> Приведённый текст

"""

Поток писем, телеграмм, приветствий в адрес Ленинградцев нарастал. Мы в газетах публиковали наиболее яркие и интересные из них. А как только наладилось регулярное сообщение с Ленинградом по ледовой автотрассе, возникла еще одна форма связи — живая, непосредственная: в город стали прибывать делегации трудящихся республик и областей. Они везли письма, подарки, продовольствие в дополнение к тому, что отпускалось городу и фронту в порядке централизованного снабжения. Из Карелии не только привезли рыбу и мясо, но и пригнали более ста оленей.
Делегаты выезжали на фронт, встречались с земляками, с рабочими на заводах. Эти встречи и беседы носили очень теплый сердечный характер.
В конце февраля на три дня приехал и к нам, в горком комсомола, секретарь Московского обкома ВЛКСМ Алексей Осипов. У него были поручения от ЦК комсомола. Но главная причина, по-моему, — поддержать нас и морально, и материально. Каждому из нас, руководителей ленинградской организации, он вручил небольшую посылку. В ней шоколад, какао, пачка печенья «Мария», сыр, бутылка портвейна, конфеты, сахар, пара лимонов. И не только продукты, но и кое-что самое необходимое из личного обихода: туалетное мыло, одеколон и т. п.

"""

> Об упражнении
Сколько оленей, согласно приведённому тексту, пригнали из Карелии? Строки, идущие после приведённого текста, — это отдельный материал.

> Данные для анализа

"""

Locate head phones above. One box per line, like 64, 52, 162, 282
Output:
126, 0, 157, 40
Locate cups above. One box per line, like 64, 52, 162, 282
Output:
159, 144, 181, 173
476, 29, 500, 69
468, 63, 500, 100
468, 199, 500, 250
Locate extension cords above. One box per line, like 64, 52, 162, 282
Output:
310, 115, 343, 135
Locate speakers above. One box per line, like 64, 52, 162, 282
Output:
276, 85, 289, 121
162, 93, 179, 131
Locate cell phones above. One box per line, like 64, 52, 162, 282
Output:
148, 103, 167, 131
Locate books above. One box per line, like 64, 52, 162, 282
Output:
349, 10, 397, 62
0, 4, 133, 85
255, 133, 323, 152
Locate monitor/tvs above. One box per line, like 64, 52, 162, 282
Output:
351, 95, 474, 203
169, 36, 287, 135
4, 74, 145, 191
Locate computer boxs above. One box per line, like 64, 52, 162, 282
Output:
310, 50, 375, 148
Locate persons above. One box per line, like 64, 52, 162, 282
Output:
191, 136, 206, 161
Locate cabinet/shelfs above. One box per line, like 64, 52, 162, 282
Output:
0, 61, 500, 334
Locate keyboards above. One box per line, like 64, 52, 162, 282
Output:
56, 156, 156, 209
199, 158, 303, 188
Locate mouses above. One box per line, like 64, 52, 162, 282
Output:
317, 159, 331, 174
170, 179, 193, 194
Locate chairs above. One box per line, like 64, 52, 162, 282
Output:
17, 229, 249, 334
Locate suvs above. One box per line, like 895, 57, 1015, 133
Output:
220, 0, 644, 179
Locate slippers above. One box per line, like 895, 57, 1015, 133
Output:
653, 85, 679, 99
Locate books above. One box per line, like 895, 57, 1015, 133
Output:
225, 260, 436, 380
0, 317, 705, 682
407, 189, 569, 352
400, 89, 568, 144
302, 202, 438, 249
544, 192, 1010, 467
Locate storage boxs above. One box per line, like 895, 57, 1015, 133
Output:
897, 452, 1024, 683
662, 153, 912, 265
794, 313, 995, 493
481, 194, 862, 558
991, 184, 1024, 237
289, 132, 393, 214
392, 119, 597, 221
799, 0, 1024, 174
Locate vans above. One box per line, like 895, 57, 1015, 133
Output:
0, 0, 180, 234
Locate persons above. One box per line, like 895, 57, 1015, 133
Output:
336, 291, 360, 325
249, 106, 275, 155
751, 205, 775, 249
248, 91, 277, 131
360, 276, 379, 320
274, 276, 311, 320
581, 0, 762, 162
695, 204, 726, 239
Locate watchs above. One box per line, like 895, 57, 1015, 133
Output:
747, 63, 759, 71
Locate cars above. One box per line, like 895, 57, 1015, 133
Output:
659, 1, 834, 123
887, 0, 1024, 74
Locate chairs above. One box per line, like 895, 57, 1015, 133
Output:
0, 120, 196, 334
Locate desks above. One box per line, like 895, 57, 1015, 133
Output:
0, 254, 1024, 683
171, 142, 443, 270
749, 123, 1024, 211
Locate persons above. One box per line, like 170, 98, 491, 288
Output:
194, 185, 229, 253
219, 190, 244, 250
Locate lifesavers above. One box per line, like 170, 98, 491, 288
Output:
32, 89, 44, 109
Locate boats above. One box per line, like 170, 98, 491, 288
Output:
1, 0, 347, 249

"""

> Письменный ответ
Из Карелии пригнали более ста оленей.